Frances pinched Gillian on the arm.

‘Ouch!’ said Gillian.

‘Sorry. I didn’t think it would hurt. It’s not like any of this is real,’ said Frances. ‘It’s just a story I’m making up as I go along.’

‘Speaking of which, I always thought your plots could be better structured,’ said Gillian. ‘The same goes for your life. All this chopping and changing of husbands. Maybe you could think about planning ahead for the final chapters. I never had the courage to say that when I was alive.’

‘You actually did say that when you were alive,’ said Frances. ‘More than once, as a matter of fact.’

‘You’re always acting like you’re the heroine of one of your own novels. You just fall into the arms of the next man the narrator puts in front of you.’

‘You told me that too!’

‘Did I?’ said Gillian. ‘That was impolite of me.’

‘I always thought so,’ said Frances.

‘I could have been kinder,’ said Gillian. ‘I may have been on the spectrum.’

‘Don’t think you’re getting any more character development now you’re dead,’ said Frances. ‘You’re done. Let’s focus on my character development.’

‘You’re easy: you’re the princess,’ said Gillian. ‘The passive princess waiting for yet another prince.’

‘I could kill the emu,’ said Frances.

‘Well, we’ll see, won’t we, Frances?
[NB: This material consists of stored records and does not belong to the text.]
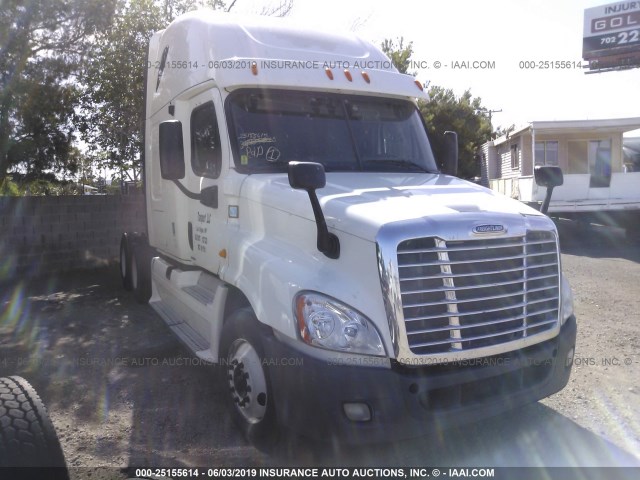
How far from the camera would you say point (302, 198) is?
361 centimetres

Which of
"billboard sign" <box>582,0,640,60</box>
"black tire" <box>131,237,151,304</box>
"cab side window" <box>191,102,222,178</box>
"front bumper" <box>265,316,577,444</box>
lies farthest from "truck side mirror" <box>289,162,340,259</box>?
"billboard sign" <box>582,0,640,60</box>

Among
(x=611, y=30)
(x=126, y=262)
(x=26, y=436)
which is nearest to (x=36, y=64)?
(x=126, y=262)

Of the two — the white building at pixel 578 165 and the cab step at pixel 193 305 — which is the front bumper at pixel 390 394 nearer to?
the cab step at pixel 193 305

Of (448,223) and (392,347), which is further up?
(448,223)

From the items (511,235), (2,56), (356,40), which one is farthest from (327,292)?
(2,56)

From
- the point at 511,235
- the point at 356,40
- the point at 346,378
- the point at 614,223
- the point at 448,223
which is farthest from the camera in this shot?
the point at 614,223

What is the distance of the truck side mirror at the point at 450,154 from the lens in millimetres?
5414

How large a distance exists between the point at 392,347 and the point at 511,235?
108cm

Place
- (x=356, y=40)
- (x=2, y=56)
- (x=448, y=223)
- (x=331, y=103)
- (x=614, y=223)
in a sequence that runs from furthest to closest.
Answer: (x=614, y=223)
(x=2, y=56)
(x=356, y=40)
(x=331, y=103)
(x=448, y=223)

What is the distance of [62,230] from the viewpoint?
10258 millimetres

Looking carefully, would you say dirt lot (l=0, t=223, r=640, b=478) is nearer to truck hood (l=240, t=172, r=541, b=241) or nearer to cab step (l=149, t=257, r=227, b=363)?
cab step (l=149, t=257, r=227, b=363)

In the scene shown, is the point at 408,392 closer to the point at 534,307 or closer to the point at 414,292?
the point at 414,292

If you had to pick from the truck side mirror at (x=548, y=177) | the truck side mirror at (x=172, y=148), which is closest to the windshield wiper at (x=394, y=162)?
the truck side mirror at (x=548, y=177)

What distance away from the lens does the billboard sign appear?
24.4 metres
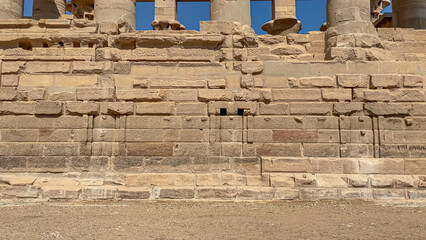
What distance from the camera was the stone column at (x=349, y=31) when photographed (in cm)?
719

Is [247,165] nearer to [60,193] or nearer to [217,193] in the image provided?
[217,193]

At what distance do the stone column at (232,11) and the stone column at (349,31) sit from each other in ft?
6.73

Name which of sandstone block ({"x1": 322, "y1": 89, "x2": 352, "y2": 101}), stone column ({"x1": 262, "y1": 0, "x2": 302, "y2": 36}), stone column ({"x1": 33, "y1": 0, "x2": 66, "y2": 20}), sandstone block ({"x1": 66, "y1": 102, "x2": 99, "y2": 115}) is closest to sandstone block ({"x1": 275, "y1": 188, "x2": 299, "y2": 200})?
sandstone block ({"x1": 322, "y1": 89, "x2": 352, "y2": 101})

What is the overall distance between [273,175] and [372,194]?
1940 mm

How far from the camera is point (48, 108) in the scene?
6.89 meters

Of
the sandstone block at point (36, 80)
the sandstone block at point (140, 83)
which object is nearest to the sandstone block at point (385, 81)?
the sandstone block at point (140, 83)

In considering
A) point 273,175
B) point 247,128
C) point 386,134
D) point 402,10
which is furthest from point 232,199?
point 402,10

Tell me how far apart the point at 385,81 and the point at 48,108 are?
719 cm

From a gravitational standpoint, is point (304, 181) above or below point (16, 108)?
below

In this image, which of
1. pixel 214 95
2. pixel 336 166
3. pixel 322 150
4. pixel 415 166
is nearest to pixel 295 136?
pixel 322 150

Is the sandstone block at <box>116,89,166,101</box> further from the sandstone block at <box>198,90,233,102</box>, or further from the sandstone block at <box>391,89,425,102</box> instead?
the sandstone block at <box>391,89,425,102</box>

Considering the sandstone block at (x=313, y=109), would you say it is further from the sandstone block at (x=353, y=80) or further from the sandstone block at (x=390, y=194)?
the sandstone block at (x=390, y=194)

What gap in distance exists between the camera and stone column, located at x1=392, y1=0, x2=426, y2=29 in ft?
40.6

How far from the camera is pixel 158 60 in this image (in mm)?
7164
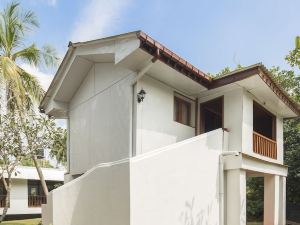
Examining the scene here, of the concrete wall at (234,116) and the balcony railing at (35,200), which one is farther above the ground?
the concrete wall at (234,116)

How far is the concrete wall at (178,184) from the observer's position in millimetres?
7430

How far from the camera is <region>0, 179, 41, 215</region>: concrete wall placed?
27.3 m

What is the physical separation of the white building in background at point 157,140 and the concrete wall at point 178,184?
3cm

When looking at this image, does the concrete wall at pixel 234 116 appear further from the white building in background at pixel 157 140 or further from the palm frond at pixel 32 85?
the palm frond at pixel 32 85

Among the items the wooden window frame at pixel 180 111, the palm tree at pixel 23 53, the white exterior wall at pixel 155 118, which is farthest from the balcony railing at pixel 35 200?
the white exterior wall at pixel 155 118

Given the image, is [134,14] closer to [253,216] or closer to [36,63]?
[36,63]

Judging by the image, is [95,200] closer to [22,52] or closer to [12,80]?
[12,80]

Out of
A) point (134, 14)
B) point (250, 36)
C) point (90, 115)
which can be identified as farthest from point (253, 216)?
point (134, 14)

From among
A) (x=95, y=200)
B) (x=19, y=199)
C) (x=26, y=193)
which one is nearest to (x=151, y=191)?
(x=95, y=200)

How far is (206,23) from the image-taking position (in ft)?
41.8

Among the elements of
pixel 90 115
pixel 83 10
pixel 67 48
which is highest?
pixel 83 10

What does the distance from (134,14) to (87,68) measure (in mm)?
3648

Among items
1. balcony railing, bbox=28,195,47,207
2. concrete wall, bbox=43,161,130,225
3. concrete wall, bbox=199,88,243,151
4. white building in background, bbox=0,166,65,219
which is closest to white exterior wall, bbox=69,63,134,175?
concrete wall, bbox=43,161,130,225

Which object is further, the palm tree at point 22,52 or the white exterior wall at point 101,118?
the palm tree at point 22,52
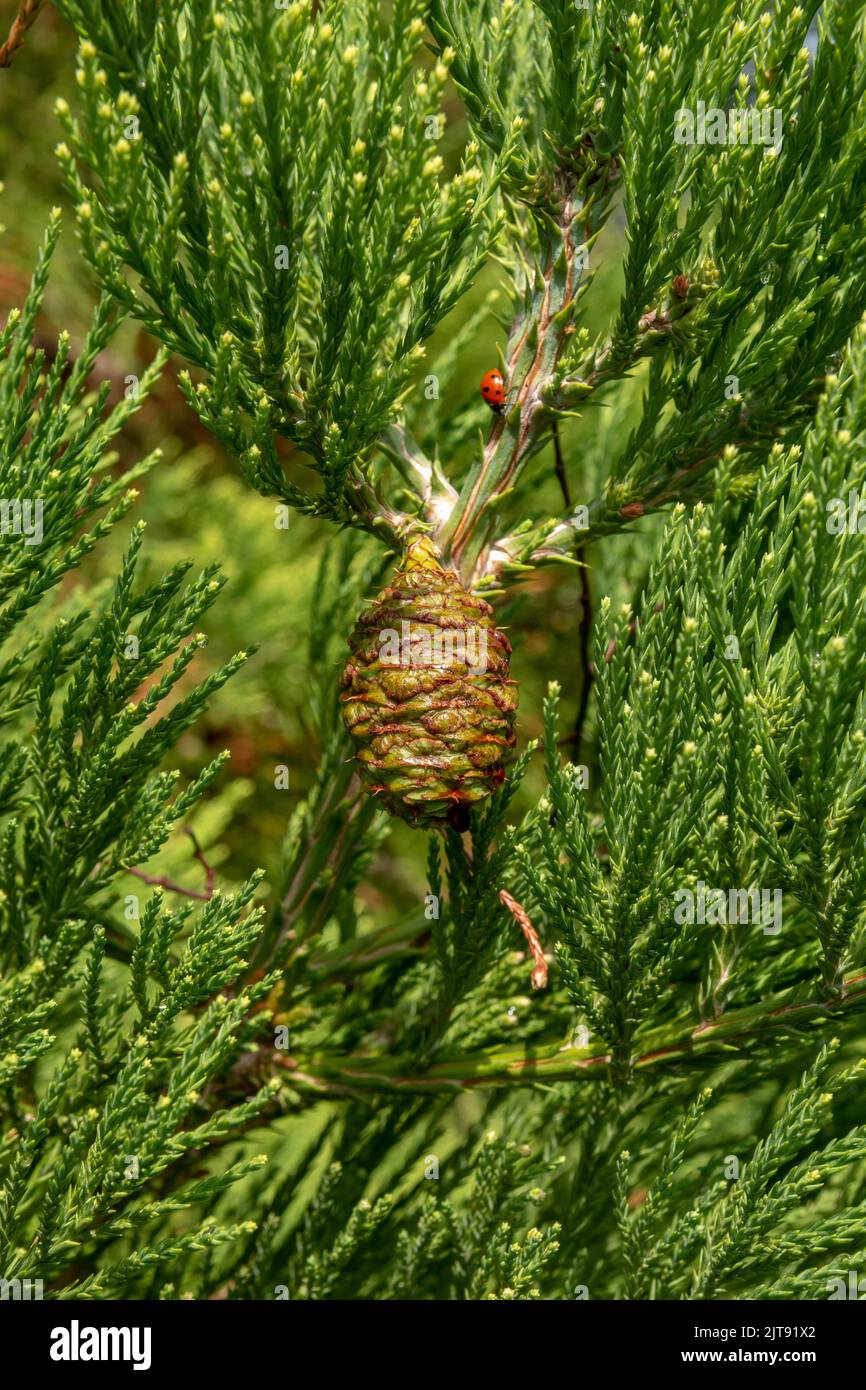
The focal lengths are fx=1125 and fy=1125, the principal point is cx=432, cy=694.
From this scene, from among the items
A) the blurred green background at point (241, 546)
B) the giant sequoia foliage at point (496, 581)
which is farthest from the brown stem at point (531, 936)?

We’ll see if you can kill the emu.’

‘Maybe.’ Frances watched the emu, alive again, but still incapable of flight, run across the star-studded sky. ‘I really miss you, Gillian.’

‘Thanks,’ said Gillian. ‘I would say I missed you too, but that would not strictly be true as I’m actually in a constant state of bliss.’

‘I’m not surprised. It’s so beautiful,’ said Frances. ‘It’s kind of like the northern lights, isn’t it?’

‘It’s always there,’ said Gillian.

‘What is? The northern lights? They are not always there. Ellen paid a fortune and didn’t see a thing.’

‘This, Frances. This beauty. Just on the other side. You just have to be quiet. Stay still. Stop talking. Stop wanting. Just be. You’ll hear it, or feel it. Close your eyes and you’ll see it.’

‘Interesting,’ said Frances. ‘Did I tell you about my review?’

‘Frances, forget the review!’

Gosh. Gillian sounded quite cranky for someone who didn’t have anything to do except lie back and enjoy the exquisite beauty of the afterlife.